The decision to go public is a critical point in the evolution of the company when it is ready on both the advantages and costs related to the new direction. In the majority of new IPO sales institutional investors are the biggest buyers. The interest of the investors is linked to stock market conditions as well as interest in the company itself. Sometimes lack of adequate interest can lead to pushing back of the scheduled sale or even termination of it altogether. The basic IPO valuation approaches are Cost, Income and Market valuation approaches. Another method gaining traction applies techniques of option pricing. There can also be hybrid valuation techniques using some aspects of the basic approaches.
The Basic Process
Companies become a reporting issuer with a Provincial Securities Commission by qualifying a Prospectus. When a company goes public it brings both strategic advantages and attendant costs. Typically, the IPO process takes between 3 to 4 months.
Being prepared for each state makes for the smoothest transition possible. There will be a new change that companies need to be aware of. Starting in 2011, International Reporting Standards will be followed. Companies should seek the advice of their auditor about what is needed to comply.
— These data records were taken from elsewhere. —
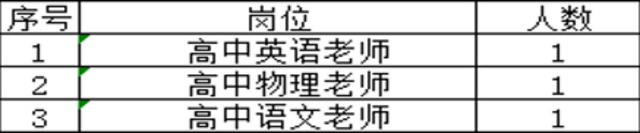 | 序号 | 岗位 | 人数 |
|---|---|---|
| 1 | 高中英语老师 | 1 |
| 2 | 高中物理老师 | 1 |
| 3 | 高中语文老师 | 1 |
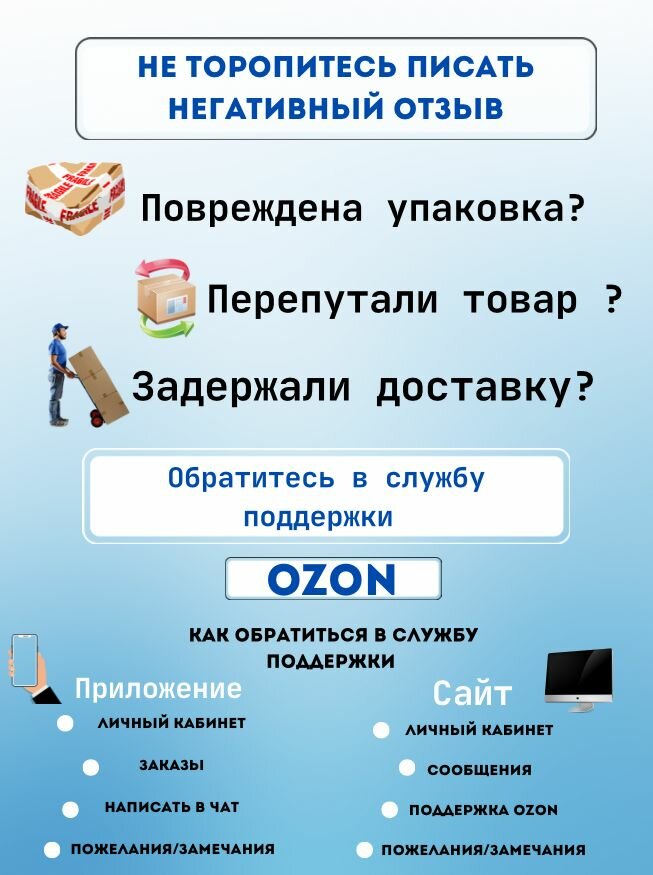 НЕ ТОРОПИТЕСЬ ПИСАТЬ НЕГАТИВНЫЙ ОТЗЫВ

Повреждена упаковка?

Перепутали товар ?

Задержали доставку?

Обратитесь в службу поддержки

OZON

КАК ОБРАТИТЬСЯ В СЛУЖБУ ПОДДЕРЖКИ

Приложение

• ЛИЧНЫЙ КАБИНЕТ
• ЗАКАЗЫ
• НАПИСАТЬ В ЧАТ
• ПОЖЕЛАНИЯ/ЗАМЕЧАНИЯ

Сайт

• ЛИЧНЫЙ КАБИНЕТ
• СООБЩЕНИЯ
• ПОДДЕРЖКА OZON
• ПОЖЕЛАНИЯ/ЗАМЕЧАНИЯ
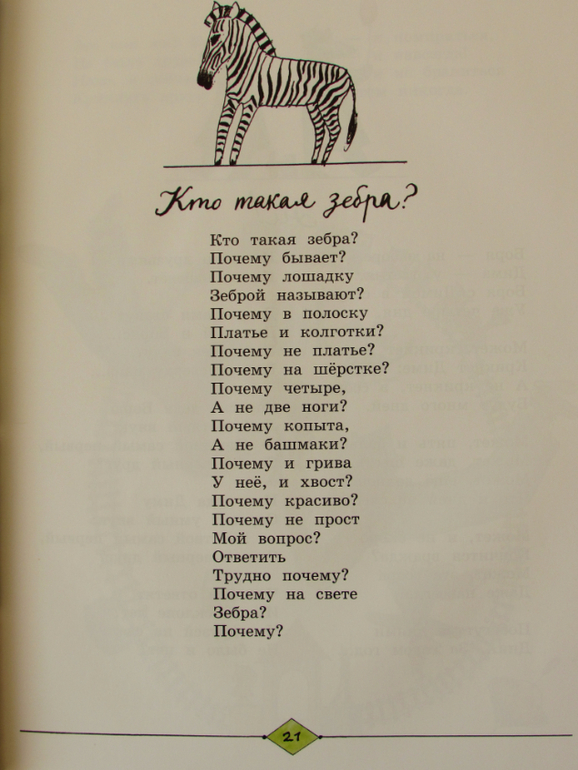 Кто такая зебра?

Кто такая зебра?
Почему бывает?
Почему лошадку
Зеброй называют?
Почему в полоску
Платье и колготки?
Почему не платье?
Почему на шёрстке?
Почему четыре,
А не две ноги?
Почему копыта,
А не башмаки?
Почему и грива
У неё, и хвост?
Почему красиво?
Почему не прост
Мой вопрос?
Ответить
Трудно почему?
Почему на свете
Зебра?
Почему?

21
Once a prospectus is accepted, companies become reporting issuers. An offering prospectus is used in initial public sales. The prospectus should provide complete disclosure.
The IPO How or How to IPO
The basic procedural steps start with the Board approving the decision to make an initial public offering and to engage an underwriter for the process. After the underwriter and the auditor perform due diligence, the process of drafting the preliminary prospectus begins. After this is completed and the Board approves the prospectus, it is filed with the regulator with supporting documentation. Copies of the prospectus are printed and a dry run of a road show for meeting with prospective investors is done. Any comments from securities regulators need to be answered. After meeting with investors the offering is priced. There is a final due diligence session and the Board approves the final prospectus which incorporates feedback from the investors, regulators and the pricing. The final prospectus and exchange listing agreement are filed and commercial copies of this prospectus are printed. Thereafter, the trading period begins. With an announcement of an IPO Canada exchanges can reflect the enthusiasm of a first introduction. The price may fall thereafter.
Figuring out how to IPO can be tricky. Before taking your company public through an Initial Public Offering, be sure to learn about IPO valuation, the IPO market, and the Canadian IPO process from professionals who know it best.